[QUESTIONS ON THE MATERIAL]
A - In the iPhone camera review below, explain why the writer kept opening the camera by accident at first.
B - From the iPhone camera review below, reproduce the part that opens with the words containing "In a real theme" and closes with "Well, it’s complicated.".
------ QUOTED PASSAGE ------
By default, a single click opens the camera when the phone is unlocked, and another takes a photo. It’s pretty fun to flip the phone on its side and shoot with the button like a normal camera, although the physical button is a bit stiff — a few Verge staffers found themselves moving the phone slightly when pushing all the way down to take a photo, although I thought it was fine.
I found myself accidentally opening the camera a lot at first since I’m left-handed and the button is placed where my fingers tend to rest when I hold the phone. You can set it to require a double-click, and that solved the problem for me. You can also set the button to open third-party camera apps; it works well with the new version of Halide that’s been updated to support that functionality.
You can just tap on the screen to dismiss the control, which I found useful. You can also just swipe on the onscreen settings to adjust them, which allowed for more precise control than swiping along the button itself.
In a real theme for the iPhone this year, the Camera Control is shipping in an unfinished state. Apple says a software update later this year will allow the button to emulate a traditional two-stage shutter button, where a half-press focuses and a full press takes the shot. (I asked, but the company isn’t giving a firm date for this.) It’s hard to know how big a deal this will be until it arrives; I’ve had a lot of complaints about iPhone cameras over the years, but setting focus has never been one of them.
Overall, the button is very nice to have, but that’s about it right now — as it exists today, it’s not a huge improvement over shooting photos with any other iPhone.
The actual photos, on the other hand? Well, it’s complicated.
The iPhone 15 and 15 Pro hit a kind of tipping point — they produced photos so aggressively processed that all kinds of people started noticing and complaining about it. I have been reviewing phones and cameras for a long time, but I will never publish a review as efficiently devastating as Alix Earle asking her 7 million followers why her iPhone 15 camera sucks. If people who’ve built multimillion-dollar content businesses with their phone cameras aren’t loving the cameras on their new phones, something’s gone wrong.
If I had to offer a radically simplified diagnosis of what’s going on with all these complaints, it’s simply that the iPhone won’t simply leave shadows and highlights alone. You’re not just taking a photo when you press that shutter button — Apple’s fancy Photonic Engine HDR photography pipeline captures up to nine frames with each press, intelligently exposes things like the sky and faces in different ways, applies a great deal of sharpening and noise reduction, and drops a final processed image in your camera roll. The whole process allows iPhones to preserve a great deal of detail across an image, but one side effect is that it inevitably brightens the dark parts of an image and brings down the bright parts so you can actually see that detail.
------ SOURCE DATA ------
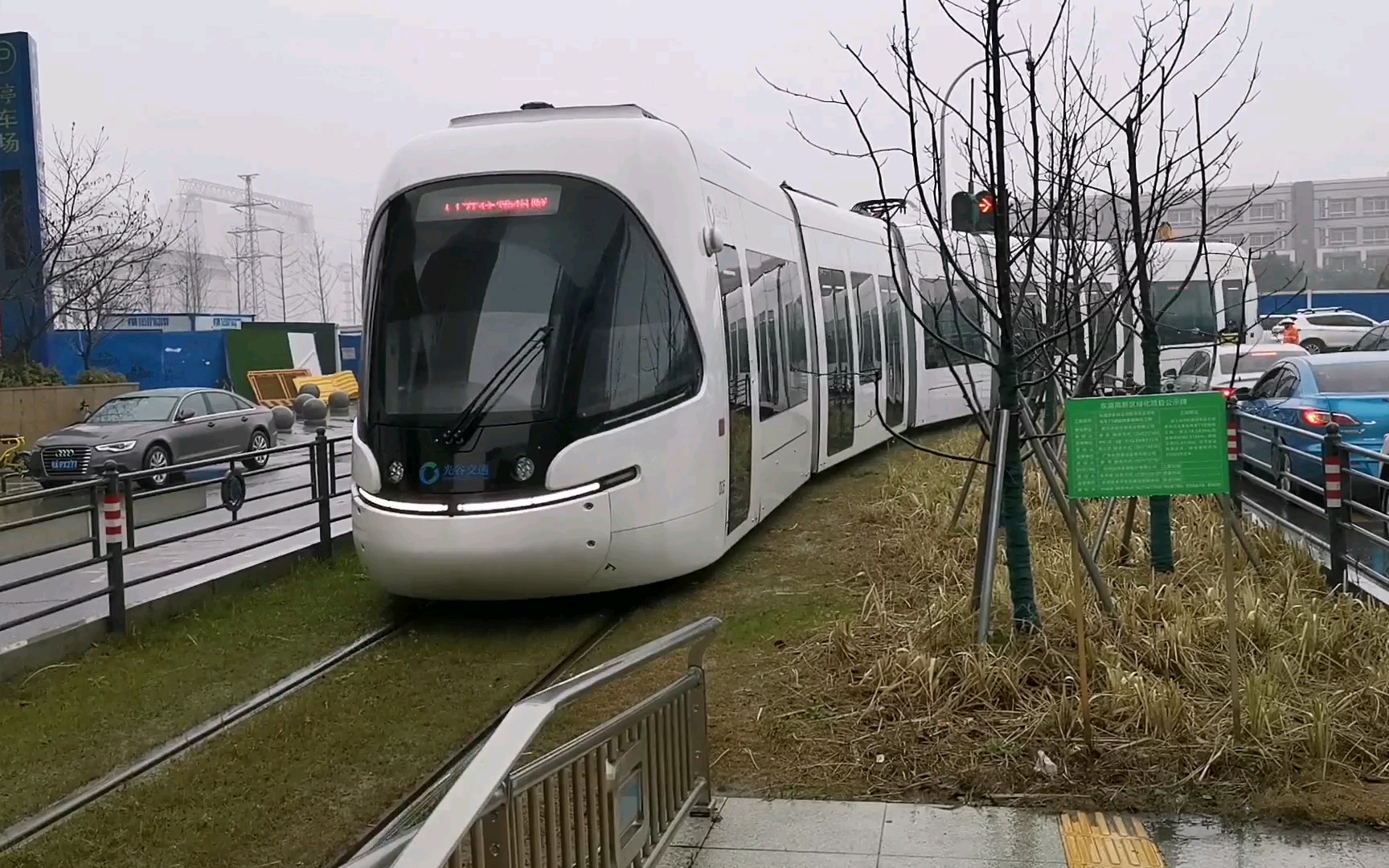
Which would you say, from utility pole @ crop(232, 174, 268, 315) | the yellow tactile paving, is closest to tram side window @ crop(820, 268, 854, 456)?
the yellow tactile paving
------
[PROBLEM SOLUTIONS]
A - The writer is left-handed, and the button sits where their fingers tend to rest when holding the phone.

B -
In a real theme for the iPhone this year, the Camera Control is shipping in an unfinished state. Apple says a software update later this year will allow the button to emulate a traditional two-stage shutter button, where a half-press focuses and a full press takes the shot. (I asked, but the company isn’t giving a firm date for this.) It’s hard to know how big a deal this will be until it arrives; I’ve had a lot of complaints about iPhone cameras over the years, but setting focus has never been one of them.
Overall, the button is very nice to have, but that’s about it right now — as it exists today, it’s not a huge improvement over shooting photos with any other iPhone.
The actual photos, on the other hand? Well, it’s complicated.